Neither the CT scan performed on the date of the accident nor the NeuroQuant® cross-sectional volumetric analyses showed abnormalities. However, the longitudinal volumetric analysis revealed significant atrophy of parenchymal regions and significant increase in CSF regions consistent with atrophy of the surrounding parenchyma. In other words, if the longitudinal analysis had not been done, no signs of atrophy would have been detected in this patient. This case exemplifies the principle discovered in previous group studies (for a review see [4], for a more recent study see [3]) that the longitudinal design is more powerful than the cross-sectional design for detecting atrophy in patients with TBI. To the authors’ knowledge, there is only one other case report regarding the use of a commercially available software program (NeuroQuant®) to assess atrophy in individual TBI patients [5]. This case report extends that literature because the previous study was limited to a cross-sectional design.

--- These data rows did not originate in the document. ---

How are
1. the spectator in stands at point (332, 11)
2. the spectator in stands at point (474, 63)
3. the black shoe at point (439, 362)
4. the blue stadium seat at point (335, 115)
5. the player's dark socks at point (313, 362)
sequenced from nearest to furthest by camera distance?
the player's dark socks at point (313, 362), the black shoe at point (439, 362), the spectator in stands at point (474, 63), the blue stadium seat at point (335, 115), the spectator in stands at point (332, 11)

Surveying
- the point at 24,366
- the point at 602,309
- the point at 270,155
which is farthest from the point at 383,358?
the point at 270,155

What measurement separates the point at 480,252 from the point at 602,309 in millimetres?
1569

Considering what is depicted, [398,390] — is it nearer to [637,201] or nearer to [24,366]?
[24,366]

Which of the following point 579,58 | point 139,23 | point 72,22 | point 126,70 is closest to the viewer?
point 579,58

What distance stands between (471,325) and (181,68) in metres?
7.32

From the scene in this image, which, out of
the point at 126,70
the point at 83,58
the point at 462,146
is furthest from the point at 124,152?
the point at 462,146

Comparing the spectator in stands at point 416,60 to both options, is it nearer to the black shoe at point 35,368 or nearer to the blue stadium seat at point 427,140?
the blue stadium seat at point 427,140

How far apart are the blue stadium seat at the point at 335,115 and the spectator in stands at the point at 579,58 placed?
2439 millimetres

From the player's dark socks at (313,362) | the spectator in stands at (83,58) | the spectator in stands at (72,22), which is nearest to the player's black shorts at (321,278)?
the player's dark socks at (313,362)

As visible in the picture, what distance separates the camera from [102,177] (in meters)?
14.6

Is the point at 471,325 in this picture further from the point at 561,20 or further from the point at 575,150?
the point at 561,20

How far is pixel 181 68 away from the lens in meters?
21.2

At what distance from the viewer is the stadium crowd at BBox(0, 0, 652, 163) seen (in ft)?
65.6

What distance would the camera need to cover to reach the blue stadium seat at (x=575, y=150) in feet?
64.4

The patient had a pre-accident history of obsessive compulsive disorder (OCD), which has been associated with brain structural abnormalities. However, the pattern of brain regions commonly affected in patients with OCD (the orbitofrontal cortex, the anterior cingulate cortex, the basal ganglia and the thalamus) did not match the pattern found in this patient. Furthermore, the persistent and relatively rapid rate of volume decrease (e.g. 3% per year in the right cerebral white matter) was much more consistent with the effects of recent trauma than with the effects of OCD which had existed for 22 years. For example, if his white matter had decreased at a rate of 3% per year for 22 years, he would have lost most of his white matter and, if he survived, his brain structure would have been severely abnormal on post-accident testing, which it was not.

The finding of signs of old bleeding on SWI added important objective confirmatory evidence that this patient suffered a TBI and reduced the chance that the progressive atrophy found was due to some non-accident-related source (including OCD). However, the signs of old bleeding did not indicate an active brain problem, because the bleeding had long since resolved; in contrast, the progressive atrophy did indicate an active problem, which was concerning, in part because progressive atrophy has been found to correlate with poor outcome, including decreased ability to return to work or normal family relationships [3],[4]. Furthermore, it was particularly concerning that this patient with mild TBI showed progressive atrophy a relatively long time (4 years) after the accident; a previous group study of patients with mild TBI similarly found progressive atrophy up to a few years after the accident. This finding again raises questions, such as when does atrophy stop progressing in patients with TBI?

Declaration of interest: The authors report no conflicts of interest, including no financial interests or investments with CorTechs Labs®, maker of NeuroQuant®.